Material.
::::::::::
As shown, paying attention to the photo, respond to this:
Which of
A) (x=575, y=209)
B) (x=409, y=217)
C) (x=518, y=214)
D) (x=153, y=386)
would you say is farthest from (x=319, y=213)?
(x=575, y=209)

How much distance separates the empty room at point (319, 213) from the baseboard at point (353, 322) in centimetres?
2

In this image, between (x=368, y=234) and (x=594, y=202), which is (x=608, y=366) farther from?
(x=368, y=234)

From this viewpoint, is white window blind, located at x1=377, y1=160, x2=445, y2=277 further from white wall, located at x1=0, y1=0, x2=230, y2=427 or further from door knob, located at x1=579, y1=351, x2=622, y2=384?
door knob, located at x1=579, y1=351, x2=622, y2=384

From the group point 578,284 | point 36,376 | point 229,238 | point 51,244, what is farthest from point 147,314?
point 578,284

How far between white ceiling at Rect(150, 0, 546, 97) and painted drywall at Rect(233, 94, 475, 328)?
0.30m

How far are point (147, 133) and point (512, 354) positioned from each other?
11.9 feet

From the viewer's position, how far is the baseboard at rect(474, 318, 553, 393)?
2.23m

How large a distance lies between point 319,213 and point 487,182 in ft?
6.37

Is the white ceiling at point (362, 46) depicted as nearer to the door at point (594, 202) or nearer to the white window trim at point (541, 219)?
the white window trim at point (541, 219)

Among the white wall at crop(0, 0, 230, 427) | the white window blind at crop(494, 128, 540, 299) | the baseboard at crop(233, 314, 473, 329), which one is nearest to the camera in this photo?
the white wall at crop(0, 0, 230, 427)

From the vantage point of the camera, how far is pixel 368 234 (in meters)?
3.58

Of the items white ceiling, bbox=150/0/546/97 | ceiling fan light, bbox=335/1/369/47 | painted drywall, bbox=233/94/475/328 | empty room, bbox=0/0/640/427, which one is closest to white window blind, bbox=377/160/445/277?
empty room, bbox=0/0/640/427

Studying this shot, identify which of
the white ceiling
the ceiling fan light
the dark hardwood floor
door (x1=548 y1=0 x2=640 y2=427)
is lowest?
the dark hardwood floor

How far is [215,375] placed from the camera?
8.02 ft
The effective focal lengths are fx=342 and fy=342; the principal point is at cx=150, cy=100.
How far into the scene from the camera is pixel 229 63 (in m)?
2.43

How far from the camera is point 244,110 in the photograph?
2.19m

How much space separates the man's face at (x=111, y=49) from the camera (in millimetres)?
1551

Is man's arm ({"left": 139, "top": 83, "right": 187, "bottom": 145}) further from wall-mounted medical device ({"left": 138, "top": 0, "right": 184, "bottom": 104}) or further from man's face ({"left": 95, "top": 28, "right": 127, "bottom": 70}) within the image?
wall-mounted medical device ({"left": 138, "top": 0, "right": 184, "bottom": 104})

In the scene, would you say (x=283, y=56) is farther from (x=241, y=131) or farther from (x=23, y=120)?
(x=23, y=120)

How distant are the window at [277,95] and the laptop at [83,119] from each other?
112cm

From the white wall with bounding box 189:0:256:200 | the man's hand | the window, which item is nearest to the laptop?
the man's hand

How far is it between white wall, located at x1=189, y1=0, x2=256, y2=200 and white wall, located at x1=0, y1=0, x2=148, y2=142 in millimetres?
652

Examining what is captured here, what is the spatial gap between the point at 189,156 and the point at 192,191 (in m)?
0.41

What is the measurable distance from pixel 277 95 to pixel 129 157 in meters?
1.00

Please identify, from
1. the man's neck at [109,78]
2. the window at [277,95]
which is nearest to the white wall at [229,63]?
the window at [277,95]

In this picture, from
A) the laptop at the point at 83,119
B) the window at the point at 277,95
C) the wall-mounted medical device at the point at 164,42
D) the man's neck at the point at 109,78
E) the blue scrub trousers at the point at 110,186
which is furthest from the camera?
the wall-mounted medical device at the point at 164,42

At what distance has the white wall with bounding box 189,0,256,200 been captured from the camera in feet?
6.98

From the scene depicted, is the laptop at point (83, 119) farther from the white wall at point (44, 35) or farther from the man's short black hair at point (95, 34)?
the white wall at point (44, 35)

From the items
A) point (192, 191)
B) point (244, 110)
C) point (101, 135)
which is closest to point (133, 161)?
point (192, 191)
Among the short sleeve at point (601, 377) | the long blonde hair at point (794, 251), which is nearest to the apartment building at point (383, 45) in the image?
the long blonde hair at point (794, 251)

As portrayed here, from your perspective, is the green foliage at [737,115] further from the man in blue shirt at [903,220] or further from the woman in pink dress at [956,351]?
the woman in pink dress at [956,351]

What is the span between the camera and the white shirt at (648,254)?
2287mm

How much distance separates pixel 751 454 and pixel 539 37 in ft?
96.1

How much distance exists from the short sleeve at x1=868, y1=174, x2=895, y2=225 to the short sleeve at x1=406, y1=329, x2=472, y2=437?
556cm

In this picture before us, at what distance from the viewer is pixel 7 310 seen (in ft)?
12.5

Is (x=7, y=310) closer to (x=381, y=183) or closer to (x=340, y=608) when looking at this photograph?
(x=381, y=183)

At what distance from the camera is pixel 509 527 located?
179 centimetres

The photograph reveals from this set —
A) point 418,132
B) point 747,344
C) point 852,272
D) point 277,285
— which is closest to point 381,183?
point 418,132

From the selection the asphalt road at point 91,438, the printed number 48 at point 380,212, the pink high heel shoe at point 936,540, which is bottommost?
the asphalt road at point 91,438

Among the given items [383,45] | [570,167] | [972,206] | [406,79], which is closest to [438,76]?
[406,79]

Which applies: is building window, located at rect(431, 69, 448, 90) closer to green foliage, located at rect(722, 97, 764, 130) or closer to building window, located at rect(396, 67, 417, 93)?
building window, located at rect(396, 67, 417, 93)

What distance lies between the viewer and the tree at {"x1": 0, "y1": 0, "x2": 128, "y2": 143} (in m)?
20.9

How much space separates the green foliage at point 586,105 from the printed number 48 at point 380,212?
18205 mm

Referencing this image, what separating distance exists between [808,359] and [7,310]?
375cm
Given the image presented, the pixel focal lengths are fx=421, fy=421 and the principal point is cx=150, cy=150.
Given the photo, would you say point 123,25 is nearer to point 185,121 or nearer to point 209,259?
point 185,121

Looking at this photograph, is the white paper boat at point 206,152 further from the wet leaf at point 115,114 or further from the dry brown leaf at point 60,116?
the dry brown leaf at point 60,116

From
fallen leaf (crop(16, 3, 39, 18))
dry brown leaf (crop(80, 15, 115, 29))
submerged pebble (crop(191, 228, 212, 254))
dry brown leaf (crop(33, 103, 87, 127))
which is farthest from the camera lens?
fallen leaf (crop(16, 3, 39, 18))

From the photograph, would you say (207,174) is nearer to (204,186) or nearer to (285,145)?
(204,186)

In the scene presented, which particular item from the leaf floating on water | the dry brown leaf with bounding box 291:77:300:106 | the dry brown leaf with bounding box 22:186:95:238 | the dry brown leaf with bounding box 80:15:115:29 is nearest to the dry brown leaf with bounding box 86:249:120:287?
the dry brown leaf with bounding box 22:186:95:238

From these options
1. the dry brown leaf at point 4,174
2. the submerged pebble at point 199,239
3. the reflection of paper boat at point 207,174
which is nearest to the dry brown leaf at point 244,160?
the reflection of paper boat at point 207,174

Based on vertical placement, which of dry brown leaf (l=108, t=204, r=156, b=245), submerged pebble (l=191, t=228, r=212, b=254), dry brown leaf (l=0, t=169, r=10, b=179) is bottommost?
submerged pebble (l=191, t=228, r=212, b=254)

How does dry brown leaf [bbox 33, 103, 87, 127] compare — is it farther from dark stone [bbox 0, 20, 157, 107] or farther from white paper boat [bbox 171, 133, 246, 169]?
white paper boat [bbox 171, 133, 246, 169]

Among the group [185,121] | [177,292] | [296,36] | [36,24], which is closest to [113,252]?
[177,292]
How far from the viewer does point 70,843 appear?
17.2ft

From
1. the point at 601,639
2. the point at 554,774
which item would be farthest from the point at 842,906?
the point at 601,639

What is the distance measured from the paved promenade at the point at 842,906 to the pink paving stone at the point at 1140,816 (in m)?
::::::::::
Task instructions.
Repeat the lines from the one containing "How does dry" through the end of the listing, exactly and without any other lines; both ends are included.

Correct answer.
How does dry brown leaf [bbox 33, 103, 87, 127] compare — is it farther from dark stone [bbox 0, 20, 157, 107] or farther from white paper boat [bbox 171, 133, 246, 169]?
white paper boat [bbox 171, 133, 246, 169]

Among the group [185,121] | [177,292] | [296,36] | [36,24], which is closest to [113,252]?
[177,292]
How far from the viewer does point 70,843 appear?
17.2ft

From
1. the point at 601,639
2. the point at 554,774
which item would be farthest from the point at 842,906?
the point at 601,639

What is the distance measured from the paved promenade at the point at 842,906 to the pink paving stone at the point at 1140,816 (in m)?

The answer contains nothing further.